INSTRUCTIONS TO FOLLOW
What do the lines from the one containing "What is the separation" through the end of the entries say? Quote them exactly, and only them.
START
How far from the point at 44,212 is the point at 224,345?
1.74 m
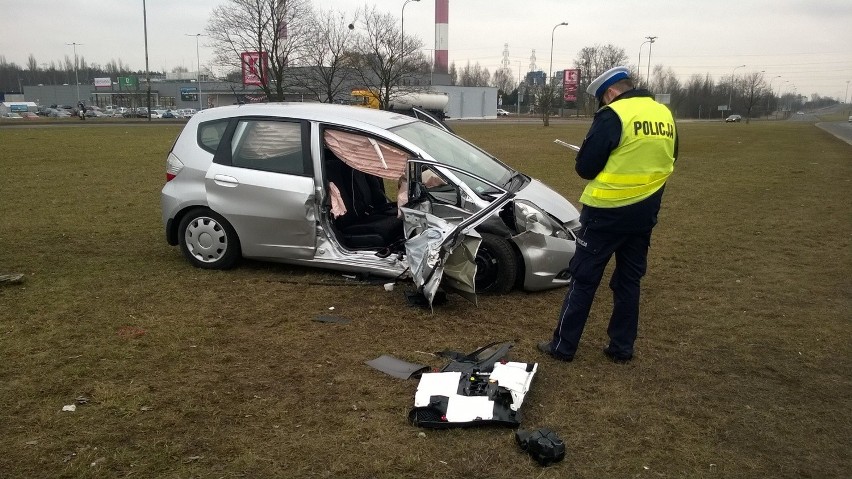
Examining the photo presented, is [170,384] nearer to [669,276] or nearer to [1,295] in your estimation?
[1,295]

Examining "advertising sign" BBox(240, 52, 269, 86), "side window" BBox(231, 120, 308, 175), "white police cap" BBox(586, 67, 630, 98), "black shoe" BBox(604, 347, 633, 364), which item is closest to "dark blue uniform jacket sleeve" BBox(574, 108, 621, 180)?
"white police cap" BBox(586, 67, 630, 98)

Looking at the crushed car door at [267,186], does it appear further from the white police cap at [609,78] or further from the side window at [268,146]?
the white police cap at [609,78]

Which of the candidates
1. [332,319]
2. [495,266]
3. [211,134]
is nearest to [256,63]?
[211,134]

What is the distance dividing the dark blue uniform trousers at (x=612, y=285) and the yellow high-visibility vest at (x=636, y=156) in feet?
0.84

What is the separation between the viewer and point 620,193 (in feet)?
12.7

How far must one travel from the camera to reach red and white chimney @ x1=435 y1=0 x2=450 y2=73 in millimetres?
77875

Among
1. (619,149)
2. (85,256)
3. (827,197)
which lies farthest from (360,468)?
(827,197)

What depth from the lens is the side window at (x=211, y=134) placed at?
6051 millimetres

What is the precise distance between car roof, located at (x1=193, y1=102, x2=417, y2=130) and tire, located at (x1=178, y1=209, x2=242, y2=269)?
101 centimetres

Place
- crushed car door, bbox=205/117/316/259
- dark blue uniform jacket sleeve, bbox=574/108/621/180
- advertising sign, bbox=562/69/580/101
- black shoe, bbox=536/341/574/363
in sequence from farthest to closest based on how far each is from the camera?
advertising sign, bbox=562/69/580/101 < crushed car door, bbox=205/117/316/259 < black shoe, bbox=536/341/574/363 < dark blue uniform jacket sleeve, bbox=574/108/621/180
END
COMPLETE OUTPUT
What is the separation between the viewer and point 620,193 (in feet)?
12.7

How far must one travel from the camera to reach red and white chimney @ x1=435 y1=0 x2=450 y2=73 in millimetres?
77875

Among
1. (619,149)
2. (85,256)
3. (827,197)
which lies farthest from (360,468)?
(827,197)

What depth from the lens is the side window at (x=211, y=134) placed at?
6051 millimetres

What is the precise distance between car roof, located at (x1=193, y1=102, x2=417, y2=130) and tire, located at (x1=178, y1=209, x2=242, y2=269)?
101 centimetres

Place
- crushed car door, bbox=205/117/316/259
- dark blue uniform jacket sleeve, bbox=574/108/621/180
- advertising sign, bbox=562/69/580/101
- black shoe, bbox=536/341/574/363
in sequence from farthest to closest based on how far each is from the camera?
advertising sign, bbox=562/69/580/101 < crushed car door, bbox=205/117/316/259 < black shoe, bbox=536/341/574/363 < dark blue uniform jacket sleeve, bbox=574/108/621/180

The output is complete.